The bill authorizes, but does not require, the state Bureau of General Services to sell the group homes at 6 and 10 Arsenal Heights Drive and 7 and 11 Independence Drive, but restricts the sale to nonprofit groups for use as transitional housing for veterans. That restriction is expected to result in a lower market price for the property than would result were it sold with no restrictions.

Wilson, himself a veteran, wasted no time trying to negotiate a price. After the vote, he approached Jennifer Smith, spokeswoman for the Department of Administrative and Financial Services, to ask if the department would consider selling the homes for $10,000. She said she could not commit to a price on the spot, and would review state policies for the sale.

Smith told the committee, however, if the bill is approved by the Legislature and signed by LePage, she would expect the transaction to be complete by fall.

Wilson said private fundraising will have to take place to both buy the property and renovate the buildings — two of which are in better condition than the other, larger two.

“It’s so exciting to have an opportunity here to help vets, and I hope we set a precedent, that this is just the beginning,” Wilson said. “Now we can start fundraising.”


The group homes closed the summer of 2012 when the occupants were moved to group homes on Glenridge Drive and Green Street.

Wilson said demolishing the buildings was expected to cost the state about $100,000, a cost that would be avoided by the state if it sold or gave away the buildings instead of demolishing them.

Two of the buildings could be easily converted to veterans housing.
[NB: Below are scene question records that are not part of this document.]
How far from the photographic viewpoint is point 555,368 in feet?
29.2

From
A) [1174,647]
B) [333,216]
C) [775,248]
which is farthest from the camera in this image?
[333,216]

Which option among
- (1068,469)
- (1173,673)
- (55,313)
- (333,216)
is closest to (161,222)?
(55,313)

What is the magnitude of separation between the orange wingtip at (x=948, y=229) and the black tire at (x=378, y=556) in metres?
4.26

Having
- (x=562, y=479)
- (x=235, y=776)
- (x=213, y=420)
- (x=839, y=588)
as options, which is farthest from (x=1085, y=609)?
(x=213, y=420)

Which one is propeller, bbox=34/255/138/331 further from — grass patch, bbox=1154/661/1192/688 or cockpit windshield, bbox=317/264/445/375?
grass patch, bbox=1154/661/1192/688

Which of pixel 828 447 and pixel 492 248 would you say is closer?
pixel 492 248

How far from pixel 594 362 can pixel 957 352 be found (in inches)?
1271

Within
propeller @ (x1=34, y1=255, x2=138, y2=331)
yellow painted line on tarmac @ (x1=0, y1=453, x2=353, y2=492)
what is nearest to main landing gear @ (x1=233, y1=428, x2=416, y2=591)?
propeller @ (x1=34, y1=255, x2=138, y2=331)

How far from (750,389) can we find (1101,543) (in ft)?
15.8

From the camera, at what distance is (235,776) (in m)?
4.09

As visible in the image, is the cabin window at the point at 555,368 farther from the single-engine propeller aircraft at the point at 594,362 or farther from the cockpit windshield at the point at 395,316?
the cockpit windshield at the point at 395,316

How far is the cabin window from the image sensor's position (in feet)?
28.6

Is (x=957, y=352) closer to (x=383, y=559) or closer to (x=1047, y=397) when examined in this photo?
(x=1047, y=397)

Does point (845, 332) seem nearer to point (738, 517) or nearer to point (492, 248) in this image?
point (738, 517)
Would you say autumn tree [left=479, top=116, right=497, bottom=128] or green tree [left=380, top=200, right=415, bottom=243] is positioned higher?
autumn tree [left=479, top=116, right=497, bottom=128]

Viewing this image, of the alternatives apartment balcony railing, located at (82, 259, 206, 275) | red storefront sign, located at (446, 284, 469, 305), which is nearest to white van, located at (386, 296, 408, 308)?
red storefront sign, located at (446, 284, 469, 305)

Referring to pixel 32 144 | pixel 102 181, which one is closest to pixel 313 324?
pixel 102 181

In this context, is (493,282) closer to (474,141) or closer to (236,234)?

They’re already equipped with conference rooms, private bedrooms, central kitchens and strong foundations, according to LaChance.

When it comes to helping Riverview forensic patients, Wathen said state officials arranged for and found 10 beds within the existing stock of group home housing for patients making the transition back into society. Forensic patients are people who have committed a violent or criminal act and have been ordered to the hospital by the court.

Wathen said most of the beds are in the Augusta area. He said the department will use a new analytical tool that could speed the process of determining when patients are ready to move out of secure group homes into less secure supported apartments. And moving patients out of group homes into apartments faster will, in turn, free up spots in group homes for patients getting out of Riverview.

Wathen said DHHS also committed to developing six outpatient forensic patient beds through Dorothea Dix Psychiatric Center in Bangor.

In December, Wathen told a legislative committee that six Riverview patients had been cleared to leave Riverview but couldn’t find group home placements, and three more were expected to get permission to leave in the next few months.

Wathen said the changes he discussed Wednesday had already allowed eight patients to leave Riverview for group homes.